# Pigs in eaton county?



## chevyguy1414 (Mar 8, 2011)

My sister in law and brother were out walking the other night and heard what they thought were pigs squealing. They called the dnr and a Wildlife specialist came out and inspected the area. He said that the crop damage looked like pigs also. The dnr went as far as giving my brother a game cam to setup in the area and they were told to shoot any if they saw them. They were also told that if they did shoot one to call the wildlife guy immediately because he wants blood samples.....this seams pretty legit... Anyone heard of pigs in eaton county? 


Sent from my iPad using Ohub Campfire


----------



## November Sunrise (Jan 12, 2006)

Interesting. What's the nearest town to where they're at?


----------



## chevyguy1414 (Mar 8, 2011)

Near Bellevue 


Sent from my iPhone using Ohub Campfire


----------



## November Sunrise (Jan 12, 2006)

There's a high fence operation near Bellevue. Don't know if they offered pig hunts - if so it's probably some of their escapees that are now causing damage.


----------



## tmilldrummer (Feb 7, 2012)

Don't believe they offer pig hunting there, just deer. Please keep us updated on this, I could use some pork for the freezer...


----------



## cgwright (Mar 31, 2008)

I could have sworn I saw a pig in a hay field this summer near Charlotte. When I turned around and went back the field was empty.
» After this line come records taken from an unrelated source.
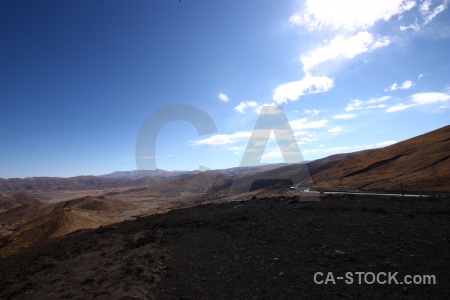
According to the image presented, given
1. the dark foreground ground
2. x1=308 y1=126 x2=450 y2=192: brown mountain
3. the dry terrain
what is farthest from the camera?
x1=308 y1=126 x2=450 y2=192: brown mountain

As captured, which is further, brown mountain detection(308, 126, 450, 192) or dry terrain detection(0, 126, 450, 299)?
brown mountain detection(308, 126, 450, 192)

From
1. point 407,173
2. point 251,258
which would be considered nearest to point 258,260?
point 251,258

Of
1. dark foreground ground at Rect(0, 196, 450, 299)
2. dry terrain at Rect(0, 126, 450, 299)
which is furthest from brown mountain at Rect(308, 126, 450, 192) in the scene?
dark foreground ground at Rect(0, 196, 450, 299)

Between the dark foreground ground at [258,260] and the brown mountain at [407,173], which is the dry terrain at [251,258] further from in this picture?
the brown mountain at [407,173]

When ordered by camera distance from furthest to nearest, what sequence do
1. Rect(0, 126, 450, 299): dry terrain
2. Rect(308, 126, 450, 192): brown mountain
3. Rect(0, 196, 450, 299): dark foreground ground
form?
Rect(308, 126, 450, 192): brown mountain → Rect(0, 126, 450, 299): dry terrain → Rect(0, 196, 450, 299): dark foreground ground

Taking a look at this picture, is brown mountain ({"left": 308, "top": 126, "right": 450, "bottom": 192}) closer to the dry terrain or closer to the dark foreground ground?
the dry terrain

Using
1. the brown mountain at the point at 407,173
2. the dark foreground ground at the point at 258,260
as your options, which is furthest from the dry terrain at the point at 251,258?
the brown mountain at the point at 407,173

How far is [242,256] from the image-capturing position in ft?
38.5

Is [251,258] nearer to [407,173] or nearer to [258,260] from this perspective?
[258,260]

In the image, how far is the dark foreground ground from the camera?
27.6 ft

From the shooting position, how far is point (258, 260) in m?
11.0

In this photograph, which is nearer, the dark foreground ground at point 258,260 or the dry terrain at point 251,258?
the dark foreground ground at point 258,260

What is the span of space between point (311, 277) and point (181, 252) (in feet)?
23.8

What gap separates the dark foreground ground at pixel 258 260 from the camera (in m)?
8.42
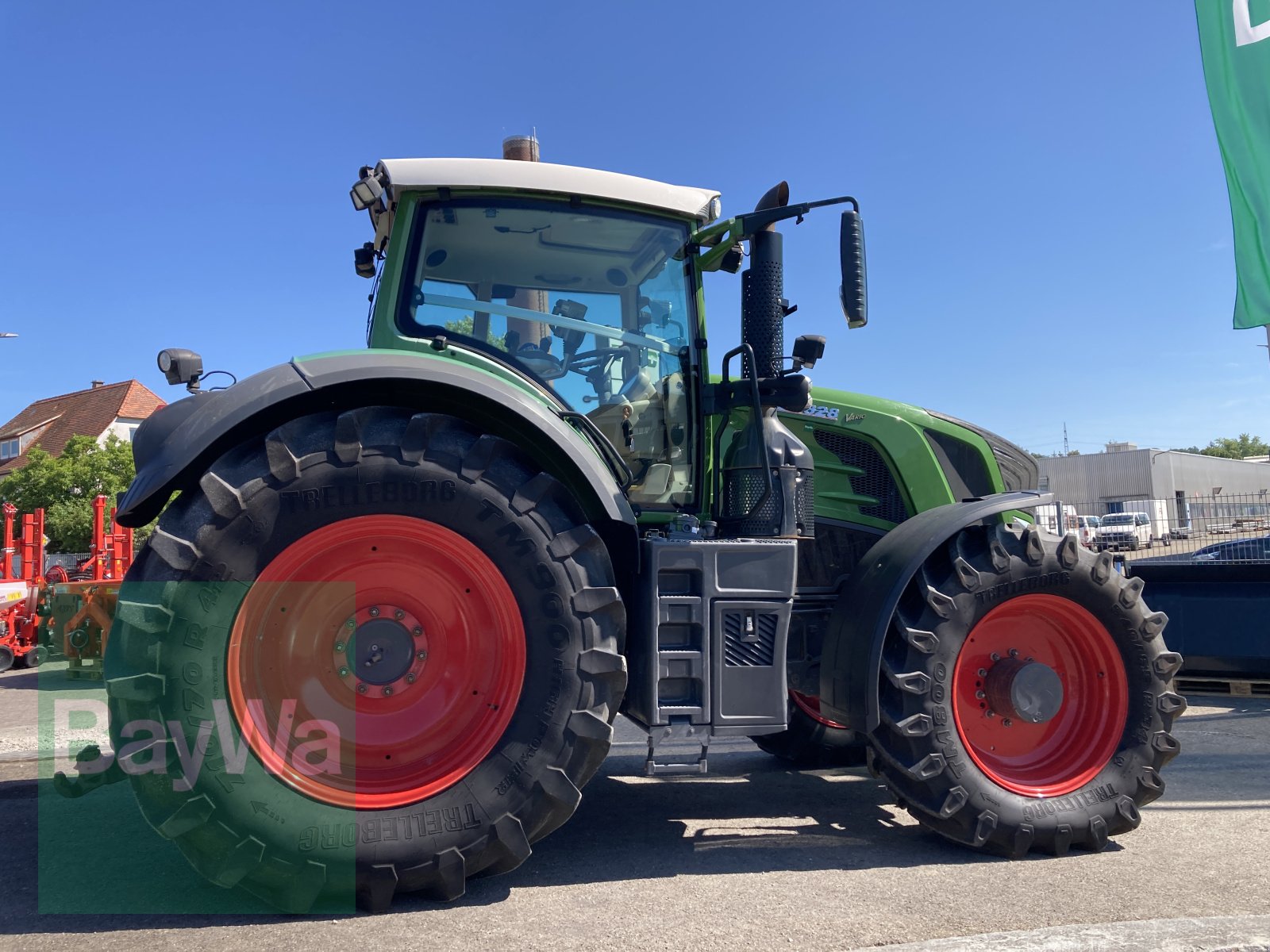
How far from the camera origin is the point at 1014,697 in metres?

I'm not even sure of any pig farmers in that particular area, but there may be.


----------



## chevyguy1414 (Mar 8, 2011)

I will keep everyone posted on what my brother and sister in law find on the game cam! 


Sent from my iPhone using Ohub Campfire


----------



## 68w (Jan 19, 2012)

not that i want pigs on my farm. but if a few would just move this way i wouldnt cry about it. lol. good luck.


----------



## chevyguy1414 (Mar 8, 2011)

So far they have a few deer on the cams. No piggies yet, but they are hoping to get at least a pic of one!


Sent from my iPad using Ohub Campfire


----------



## cabledad (Dec 8, 2010)

Being from Texas I say kill all you see anytime you see them.They are taking over this country. I have killed 40 in the last 4 years and not been after it too hard.By the way just bought a Cree light both red and green on ebay.Straps to my scope in an instant,I know I can see over 100 yards with them both.Next weekend opening day of deer season,I am going to get worthless.Now go find a hog and kill it.ps can you guys hunt at night?


----------



## 68w (Jan 19, 2012)

we can for pigs,****, and yody.


----------



## cabledad (Dec 8, 2010)

I am heading to the hill country of Texas and going to hunt for hogs exotics and deer after season opens on Saturday. I am headed to Leakey,Tx .Let you guys know what happens.Chuck


----------



## chevyguy1414 (Mar 8, 2011)

Sorry it took so long to respond, the app has been messed up on my phone. I hunted that property this weekend for deer and I saw something but I am not sure what I saw. I saw a larger 4 legged animal that was light brown and then a smaller four legged animal that was black. They were in the woods a few hundred yards away, so I cannot for sure say they were pigs. I am still puzzled today on what it was that I saw...


----------